### Text segment
Tragic yet entirely avoidable surge in the number of children dying, warns UNICEF
The UN Children’s Fund (UNICEF) warned on Tuesday of a rising but entirely avoidable number of children dying in Gaza due to restricted access to water and sanitation, after six weeks of aerial bombardment by Israeli forces in response to the 7 October Hamas terror attacks on southern Israel that claimed 1,200 lives and some 240 hostages.
“If children’s access to water and sanitation in Gaza continues to be restricted and insufficient, we will see a tragic yet entirely avoidable surge in the number of children dying,” said UNICEF spokesperson James Elder. “It's also important to know it's starting to rain in Gaza. Now combined, children face a serious threat of mass disease outbreak. This, of course, would be lethal.”
Mr. Elder noted that the emergency threshold of a minimum amount of water per day is 15 liters, to drink, to cook, to clean and prevent waterborne and other infectious diseases.
Having control of fuel and access to water was to control whether thousands of children will live or die, Mr. Elder insisted
“More than 5,350 Palestinian children have already been reportedly killed,” he continued. “Now, the death toll among children is sickening. Grief is becoming embedded in Gaza. So, this then is a stark warning without sufficient fuel, without sufficient water, conditions for children will plummet.”
At least 30 Israeli children are still being held hostage “somewhere in this hellscape”, the UNICEF official continued. “They must be released. It's abhorrent to think of their fear, to think of the torment that their families are enduring. It has to end.”

(Saved entries)

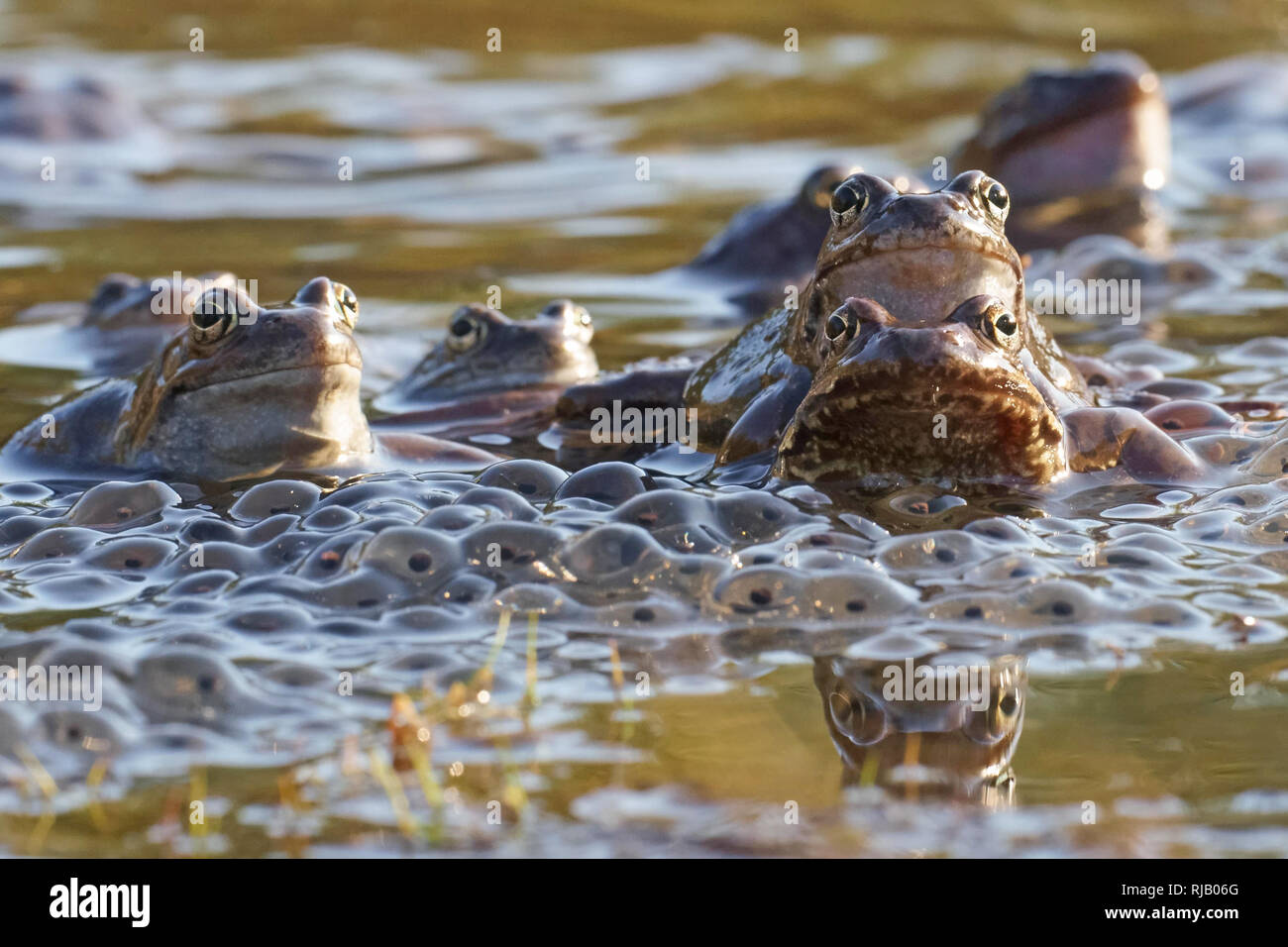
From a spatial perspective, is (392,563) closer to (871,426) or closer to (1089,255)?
(871,426)

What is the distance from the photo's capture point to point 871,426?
5168mm

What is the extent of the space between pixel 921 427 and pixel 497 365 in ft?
8.79

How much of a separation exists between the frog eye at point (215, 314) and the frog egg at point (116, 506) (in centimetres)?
59

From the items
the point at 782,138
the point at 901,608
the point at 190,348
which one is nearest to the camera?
the point at 901,608

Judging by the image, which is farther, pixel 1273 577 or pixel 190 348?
pixel 190 348

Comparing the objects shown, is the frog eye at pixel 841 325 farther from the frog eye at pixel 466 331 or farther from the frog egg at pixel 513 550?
the frog eye at pixel 466 331

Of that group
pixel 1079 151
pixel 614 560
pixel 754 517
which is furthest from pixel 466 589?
pixel 1079 151

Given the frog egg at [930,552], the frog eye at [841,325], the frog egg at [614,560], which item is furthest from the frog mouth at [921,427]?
the frog egg at [614,560]

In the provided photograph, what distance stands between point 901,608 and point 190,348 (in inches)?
108

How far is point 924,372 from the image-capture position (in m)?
4.93

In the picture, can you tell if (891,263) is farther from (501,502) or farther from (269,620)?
(269,620)

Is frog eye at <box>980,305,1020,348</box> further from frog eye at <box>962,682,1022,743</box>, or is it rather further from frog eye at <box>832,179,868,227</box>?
frog eye at <box>962,682,1022,743</box>

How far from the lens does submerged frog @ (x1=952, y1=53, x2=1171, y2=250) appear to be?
35.7 ft
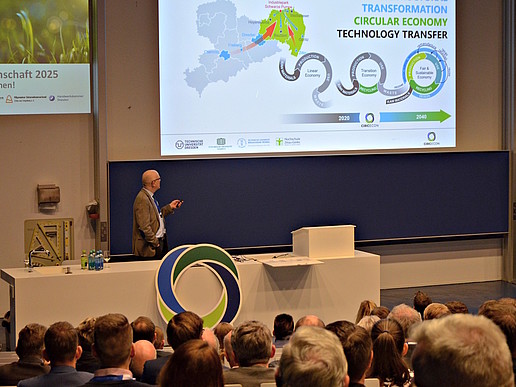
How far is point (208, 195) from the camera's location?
8695mm

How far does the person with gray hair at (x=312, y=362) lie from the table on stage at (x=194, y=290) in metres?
4.43

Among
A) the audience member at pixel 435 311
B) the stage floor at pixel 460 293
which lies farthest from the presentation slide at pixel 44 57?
the audience member at pixel 435 311

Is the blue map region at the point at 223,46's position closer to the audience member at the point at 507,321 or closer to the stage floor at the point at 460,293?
the stage floor at the point at 460,293

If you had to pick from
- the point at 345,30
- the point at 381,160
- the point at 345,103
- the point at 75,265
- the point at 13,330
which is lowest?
the point at 13,330

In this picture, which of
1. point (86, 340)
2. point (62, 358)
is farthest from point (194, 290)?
point (62, 358)

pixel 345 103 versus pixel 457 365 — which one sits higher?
pixel 345 103

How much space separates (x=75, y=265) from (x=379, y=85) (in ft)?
13.5

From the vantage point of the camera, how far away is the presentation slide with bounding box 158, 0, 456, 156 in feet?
28.3

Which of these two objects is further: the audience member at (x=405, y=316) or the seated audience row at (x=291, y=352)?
the audience member at (x=405, y=316)

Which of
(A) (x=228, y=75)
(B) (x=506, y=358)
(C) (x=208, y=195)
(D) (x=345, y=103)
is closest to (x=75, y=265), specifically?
(C) (x=208, y=195)

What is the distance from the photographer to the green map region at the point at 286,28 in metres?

### The task
Continue the news report above on UNICEF's warning about children in Gaza, starting after its last sentence.

### Answer for this exercise
Alluding to the joint UN mission that over the weekend evacuated 31 premature and low birthweight babies from Al-Shifa Hospital in northern Gaza to Al-Emarati Maternity Hospital in southern Gaza and then to Egypt, Mr. Elder said that “Al-Shifa is rightly a focus of premature babies, one of society's most vulnerable miracles. But of course, whilst the world is waiting for images or whatever it is, of tunnels out, of Shifa, it's very important to remember that we have an average of just over 100 children, 100 boys and girls, are still being reportedly killed every single day, everywhere else across Gaza, which of course is the exact opposite of a miracle.”
Amid warnings that no hospitals in the Gaza Strip are operating normally, the UN World Health Organization (WHO) said on Tuesday that it is preparing for the evacuation in three hospitals in the besieged enclave. The evacuation request is indicative of the desperation felt by hospital staff who fear for their lives and have become unable to care for the patients due to the lack of fuel, water and food.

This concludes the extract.